### Exercise requirements
#1 Return the part of the article on the cosmological argument from "The defender of" up to and including "universe was caused.".
#2 Do these statements agree with the article on the cosmological argument? Answer yes or no for each, and quote the words from the article that decide it.
(a) Thomas Aquinas lived from A.D. 1225 to 1274.
(b) The article says the Leibnizian version may be the most effective of all.
(c) The article compares a universe with no beginning to counting to zero from negative infinity.
#3 Extend the article on the cosmological argument from where it stops.

Wednesday, January 11, 2012

Does the Cosmological Argument Show There Is a God? By J.P. Moreland

The cosmological argument starts with the existence of the universe and reasons to the existence of God as the best explanation of the universe. There are different forms of the argument. Two important versions are the Leibnizian and Thomist arguments, which are named, respectively, after Gottfried W. Leibniz; (A.D.1646-1716) and Thomas Aquinas (A.D. 1225-1274). In recent years a third version has become prominent and it may be the most effective of all: the kalam cosmological argument, which can be diagrammed as a series of alternatives:

Universe
Beginning No Beginning
Caused Uncaused
Personal Impersonal

The defender of the argument tries to establish one horn of each dilemma and thus to argue for these three premises:

1. The universe had a beginning.

2. The beginning of-the universe was caused.

3. The cause of the beginning of the universe was personal.

One philosophical argument for premise 1 involves the impossibility of creating an actual infinite number of events. For example, if you start counting 1, 2, 3, .... then you could count forever and never reach a time when an actual infinite amount of numbers had been counted. Your counting could continue forever but would always be finite; that is, it would have some point of ending. If the universe had no beginning, then the number of events crossed to reach the present moment would be actually infinite because the universe would be infinite. It would be like counting to zero from negative infinity. Since one cannot have an actual infinite, then the present moment could never have arrived if the universe had no beginning. Since the present is real, it had to have been preceded by a finite past; therefore, there was a beginning or first event!

### Extracted material
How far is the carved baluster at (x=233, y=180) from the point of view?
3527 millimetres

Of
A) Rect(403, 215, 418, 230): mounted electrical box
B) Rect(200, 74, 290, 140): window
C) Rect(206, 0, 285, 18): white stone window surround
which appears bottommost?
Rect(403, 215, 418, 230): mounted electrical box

### Responses to the exercise
#1
The defender of the argument tries to establish one horn of each dilemma and thus to argue for these three premises:

1. The universe had a beginning.

2. The beginning of-the universe was caused.

#2
(a) Yes: "Thomas Aquinas (A.D. 1225-1274)"
(b) No: "In recent years a third version has become prominent and it may be the most effective of all: the kalam cosmological argument"
(c) Yes: "It would be like counting to zero from negative infinity."

#3
One scientific argument for premise 1 derives from the second law of thermodynamics, which in one form states that the amount of useful energy in the universe is being used up. If the universe were infinitely old, it would already have used up all its useful energy and have arrived at a temperature of absolute zero. Since there are many pockets of useful energy (for example, the sun), the universe must be finite in duration. Therefore, there was a beginning when the universe's useful energy was put into it "from the outside."

Premise 2 is confirmed by universal experience with no clear counterexamples. Alleged cases where something comes from nothing actually involve one thing coming into existence from something else (for example, lead from uranium).

Evidence for premise 3 derives from the fact that since time, space, and matter did not exist earlier than the beginning of the universe, the universe's cause had to be timeless, spaceless, and immaterial. This cause cannot be physical or subject to scientific law since all such causes presuppose time, space, and matter to exist. The universe's immaterial cause was timeless, spaceless, and had the power to spontaneously bring the world into existence without changing first to do so. (If it had to change before bringing the world into existence, then that change, not the act of bringing the world into existence, would be the first event.) Such a cause must have free will, and since only persons have free will, it is a personal Creator.

Extracted from the Apologetics Study Bible.